Non-OECD regions, especially India and Southeast Asia, drive the bulk of planned capacity through 2028, while OECD regions face aging assets and tighter import regimes. The implication is a more complex global map where absorption varies by region and policy alignment is essential for price stability and investment confidence.
Analytical depth: identifying regional absorption risks enables targeted policy to balance capacity with regional demand and decarbonization goals.
Which tools best balance capacity and demand in the near term?
The strongest tools combine transparent, demand-based subsidies; robust anti-circumvention monitoring; data-driven imports and anti-dumping enforcement; and secure input policies for scrap and critical materials.

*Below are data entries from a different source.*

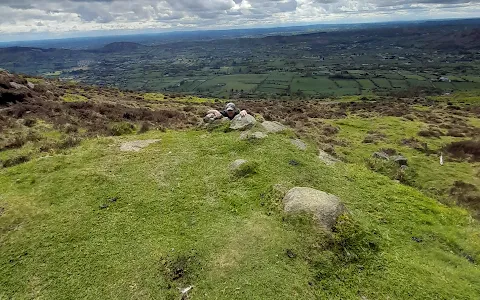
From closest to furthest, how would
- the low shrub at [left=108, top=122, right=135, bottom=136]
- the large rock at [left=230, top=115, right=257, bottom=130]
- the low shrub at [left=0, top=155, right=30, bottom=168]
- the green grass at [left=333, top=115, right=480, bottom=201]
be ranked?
the low shrub at [left=0, top=155, right=30, bottom=168] < the large rock at [left=230, top=115, right=257, bottom=130] < the green grass at [left=333, top=115, right=480, bottom=201] < the low shrub at [left=108, top=122, right=135, bottom=136]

Coordinated international governance enhances credibility and reduces fragmentation, supporting steadier utilization and market stability.
Analytical depth: a credible policy bundle reduces volatility by aligning incentives with real absorption and decarbonization milestones.
How can demand absorption be improved to sustain long-term balance?
Absorption improves when policy signals match regional demand with modern steel use cases, financing for modernization, and incentives for high-value, energy-efficient products. Strengthening regional supply chains, scrap recycling, and circular economy practices reduces price swings and shifts investment toward productive capacity rather than speculative expansions.
Analytical depth: aligning demand with investment and decarbonization goals creates a more stable, resilient steel market over the cycle.